The technical analysis provides information about the risks and benefits of buying or selling a currency at any given time. It can work very well together with the fundamental method in order to establish low-risk and high-profit opportunities.
As it can denote, both methods seek a common goal to minimize risks and maximize profits. The information provided by one is used by the other to analyze and develop conclusions about the market.
How Can You Combine The Two Approaches?
There are several ways to combine both techniques of market analysis in trading. In this article, we will look at three situations when you can do that to gain an advantage.
- Range-Bound markets
Managing the market's downswings and upswings is crucial for every trader. Technical analysis and fundamental analysis are powerful tools as both allow us to establish market behaviour jointly. Fundamental analysis will get you information related to the underlying forces that are driving markets (or keeping the price range-bound) while technical analysis is great for precisely picking potential tops and bottoms in a ranging market.
It is essential to keep in mind that certain external factors can momentarily alter price behaviour and the trading ranges. By using both methods, you can delimit the area of change and determine when prices return to their ordinary course.
- Breakouts
There are times when doing nothing is the best and only option to win in trading. The reason is simple because there are too many unknown variables, and any action can make you lose money. Suppose there was a natural disaster that affected the price ranges; the best thing to do is wait and get more information.

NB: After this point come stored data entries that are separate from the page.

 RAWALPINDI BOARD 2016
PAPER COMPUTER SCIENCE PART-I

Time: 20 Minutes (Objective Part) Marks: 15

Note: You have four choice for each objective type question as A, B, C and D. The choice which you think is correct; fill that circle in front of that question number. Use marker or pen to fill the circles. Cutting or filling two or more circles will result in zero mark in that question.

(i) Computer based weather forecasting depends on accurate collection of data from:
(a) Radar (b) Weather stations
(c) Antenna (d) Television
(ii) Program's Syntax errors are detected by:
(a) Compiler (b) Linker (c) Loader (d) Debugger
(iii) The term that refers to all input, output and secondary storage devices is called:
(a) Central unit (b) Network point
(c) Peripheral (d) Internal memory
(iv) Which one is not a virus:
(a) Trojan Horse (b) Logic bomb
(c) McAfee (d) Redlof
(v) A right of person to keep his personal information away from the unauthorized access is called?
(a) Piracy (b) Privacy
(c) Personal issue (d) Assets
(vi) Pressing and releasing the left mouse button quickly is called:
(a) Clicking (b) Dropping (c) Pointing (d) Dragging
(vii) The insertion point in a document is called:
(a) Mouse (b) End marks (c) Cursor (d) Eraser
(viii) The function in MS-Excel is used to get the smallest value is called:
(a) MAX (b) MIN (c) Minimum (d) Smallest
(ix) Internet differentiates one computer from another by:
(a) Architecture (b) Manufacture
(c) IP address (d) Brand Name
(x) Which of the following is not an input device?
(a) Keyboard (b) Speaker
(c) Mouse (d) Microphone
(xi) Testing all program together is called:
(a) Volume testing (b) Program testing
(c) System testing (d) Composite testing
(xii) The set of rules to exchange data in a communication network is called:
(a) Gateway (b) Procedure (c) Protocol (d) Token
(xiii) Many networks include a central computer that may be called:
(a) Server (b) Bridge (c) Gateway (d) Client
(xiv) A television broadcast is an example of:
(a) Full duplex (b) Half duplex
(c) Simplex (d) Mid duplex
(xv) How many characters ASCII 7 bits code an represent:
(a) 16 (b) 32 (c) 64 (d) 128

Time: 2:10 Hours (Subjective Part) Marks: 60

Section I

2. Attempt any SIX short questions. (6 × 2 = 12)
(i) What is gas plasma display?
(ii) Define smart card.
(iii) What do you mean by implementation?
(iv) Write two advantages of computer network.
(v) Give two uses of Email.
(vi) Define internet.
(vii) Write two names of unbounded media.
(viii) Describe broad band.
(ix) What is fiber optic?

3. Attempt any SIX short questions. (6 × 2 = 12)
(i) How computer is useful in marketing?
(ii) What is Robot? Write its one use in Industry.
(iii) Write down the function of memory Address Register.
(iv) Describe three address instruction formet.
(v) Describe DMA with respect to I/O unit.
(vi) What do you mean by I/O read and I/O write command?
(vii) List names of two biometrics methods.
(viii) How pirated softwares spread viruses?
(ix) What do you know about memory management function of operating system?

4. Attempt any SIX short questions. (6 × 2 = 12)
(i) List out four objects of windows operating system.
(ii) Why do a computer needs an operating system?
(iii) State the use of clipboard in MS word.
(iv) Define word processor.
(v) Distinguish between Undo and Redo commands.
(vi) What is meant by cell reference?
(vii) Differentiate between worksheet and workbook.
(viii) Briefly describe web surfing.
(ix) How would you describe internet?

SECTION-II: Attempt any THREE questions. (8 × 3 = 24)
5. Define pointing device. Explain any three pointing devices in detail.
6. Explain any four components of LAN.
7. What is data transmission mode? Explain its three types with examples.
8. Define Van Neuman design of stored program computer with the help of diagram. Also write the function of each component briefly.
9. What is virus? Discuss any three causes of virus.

But once you have more information and have done your homework with technical and fundamental analysis, perhaps it will be the right decision to jump on board and take that breakout trade. By using technicals and fundamentals jointly you will increase the chances to only get into true breakouts instead of the fakeouts.
Another example is taking a break from trading at the time of new releases. It is essential to identify the behaviour of the market and whether any directional movement is genuine or could turn fake. This will enable you to correctly determine the low and high points of the price fluctuations.
- Trends
Using charts that show market behaviour is an essential tool for most professional market analysts. In the case of trading, technical analysis allows you to determine how powerful a trend currently is and potential entry points to join that trend.
Fundamental analysis helps you to determine what were the factors that drove that trend and whether those factors will continue to drive that trend or it will be reversed.
Like in the two other situations discussed above (range-bound markets and breakouts), combining technical analysis with fundamental analysis is all about increasing your probabilities of making a winning trade.